**Brief:**
Nothing but the lines below from the one containing "Brizeth Solid Wood Bathroom Cabinet" through the one containing "Spot LED Globo" should appear in the answer, exact and without pictures.

------ Given records

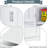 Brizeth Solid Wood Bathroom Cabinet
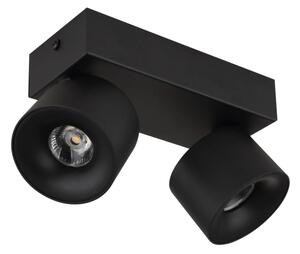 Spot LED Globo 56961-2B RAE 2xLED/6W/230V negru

------------
------ Given records

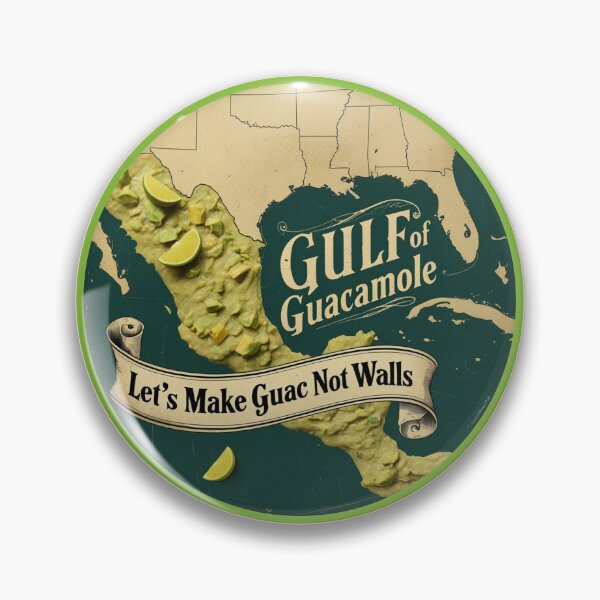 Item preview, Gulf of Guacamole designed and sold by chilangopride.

------------

**Output below:**
 Brizeth Solid Wood Bathroom Cabinet
 Spot LED Globo 56961-2B RAE 2xLED/6W/230V negru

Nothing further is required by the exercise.